After reading 208 pages of summarised research in Sweet Poison, he decides the thing worthy of attack (beyond my credentials) is my claim that we now get almost 20% of our calories from fructose.
For the record the average Aussie consumes about 50 kg of sugar a year. On top of that, they gulp down approximately 10 kg of sugar in fruit juice concentrate (used to sweeten ‘healthy’ food like Nestle’s fruit fix), honey and fruit juice. The fructose half of this equates to 16.4 percent of the recommended adult male’s diet (2,000 Calories per day) or 18.2 percent of an adult female diet of 1,800 Calories. To me, that looks like ‘almost 20 percent’ and a lot more than the 6 percent Chris calculates.
But even if he were absolutely right, it wouldn’t change my argument one little bit. Unlike Chris (and coincidentally Big Sugar), I don’t believe (and there is no credible research to suggest) that there is any safe level of fructose consumption (beyond that which is contained in two pieces of fruit per day).
Even Chris concedes that “many Australians do eat excessive amounts of sugar, and would do themselves (and their waistlines) a favour by reducing sugar intake.” His real concern seems to be that people won’t voluntarily give up sugar, reducing his argument to: I know it’s bad but people won’t change, so let’s not worry about it.
His only other concern was about a human trial (of fructose feeding) I mentioned in the book. It had to be abandoned due to some of the participants suffering heart problems.
I mentioned the study to make the (I thought, rather amusing) point that humans have better lawyers than rats which is why (perhaps) there are less human studies on fructose. But Chris claims that I completely misinterpreted the study’s findings. He implies that the heart problems were no more attributable to fructose than to starch (the two diets used in the trial).
I didn’t do the study, so I have to rely on what the researchers themselves concluded. They say that even though the link between the fructose and the heart attacks could not be proven, the probability that it “was due to chance was was < .0005” (less than five hundredths of a percent).”
Sweet Poison is stuffed to the brim with examples from the (over 3,000) studies that show the damage being done by fructose, but Chris doesn’t have problems with any of the rest. This one (somewhat oblique) reference is the only one he questions.

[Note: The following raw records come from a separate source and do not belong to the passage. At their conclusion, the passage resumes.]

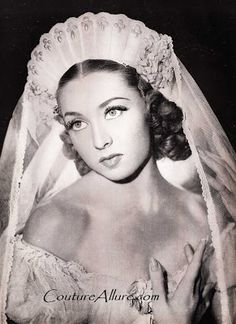irina baronova, 1942. #Ballet_beautie #sur_les_pointes * Ballet_beautie, sur_les_pointes *
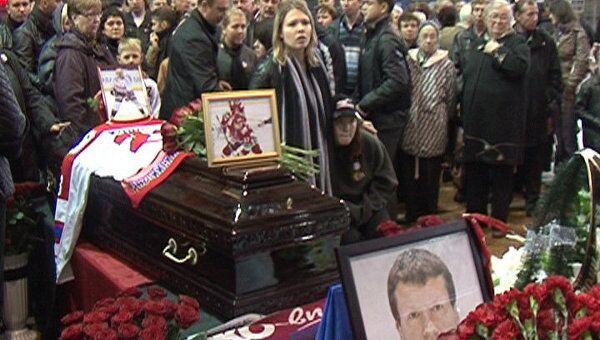 Сотни людей пришли проститься с тренером ХК Локомотив Игорем Королевым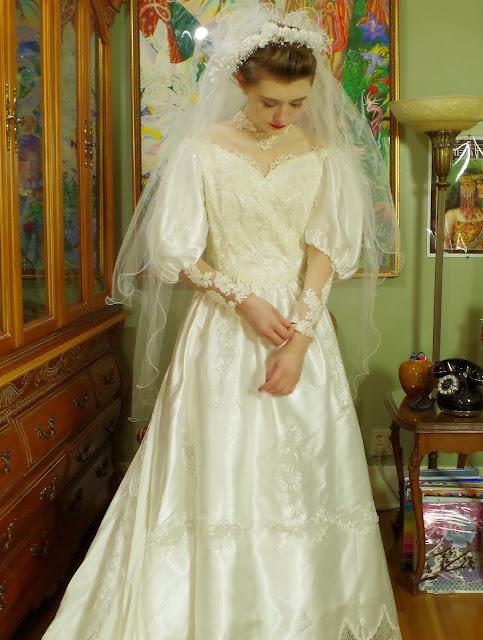 Wedding, Wedding Gown, Weddng Dress, Bridal Salon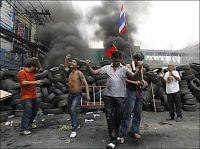 Rødskjortene ber Thailands konge om hjelp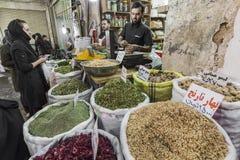 伊斯法罕,伊朗- 2016年10月06日:里面香料市场在伊斯法罕 库存图片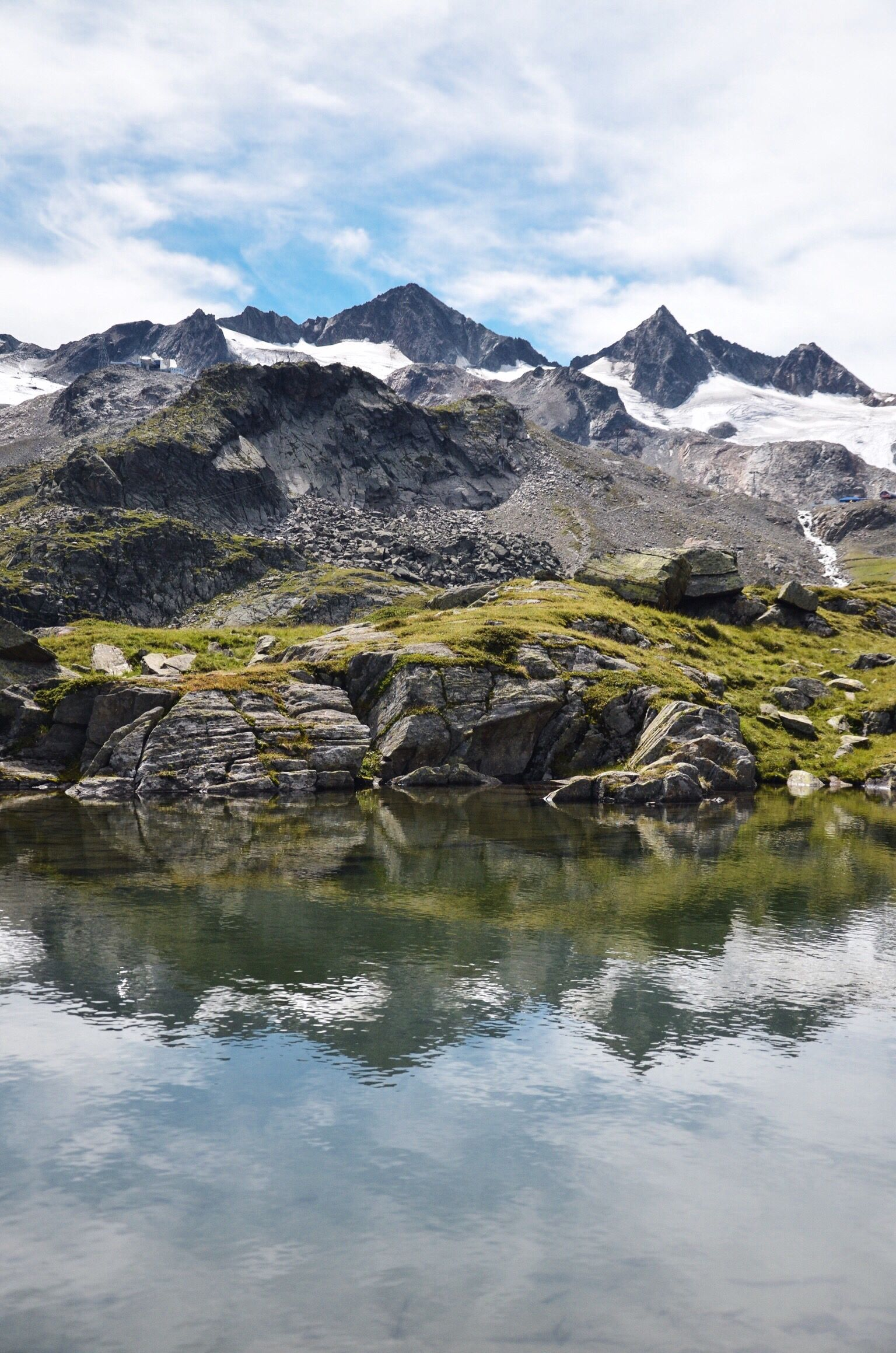 Egesensee Am Stubaier Gletscher Wanderung Ab Dresdner Hutte Zum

He has however personally found 12 studies which show feeding people fructose has no effect or is beneficial (no less). He doesn’t cite (or describe) any of them, so we’ll just have to take his word on that. Perhaps next time Chris, you could give us some clues? Maybe even mention the name of the researchers? Ockham’s Razor is a science show after all.
Despite his newly discovered (and unnamed) studies, Chris finishes his piece by saying that “recent studies suggest that high fructose intake may increase the risk of conditions such as gout, kidney stones, non-alcoholic fatty liver disease, high blood pressure and diabetes, and may also lead to blood lipid profiles associated with greater risk of heart disease.” Oh ok, so we agree then?
And that’s it. That’s all he had. The End.
I’ve put the evidence out there and the best a chocolatier-come-critic can come up with (after six months) is (incorrectly) suggesting I misinterpreted an abandoned study from 1984?
Sugar purveyors (including the DSTO’s partner, Nestle) have billions in revenue and resources coming out their ears. Sweet Poison cites endless studies and there are even more on my blog. But so far not one study has been cited which contradicts any of it.
If the science is wrong and fructose is harmless (as Chris starts to imply but then changes his mind), then surely it can’t be that hard to prove. Just cite some credible studies.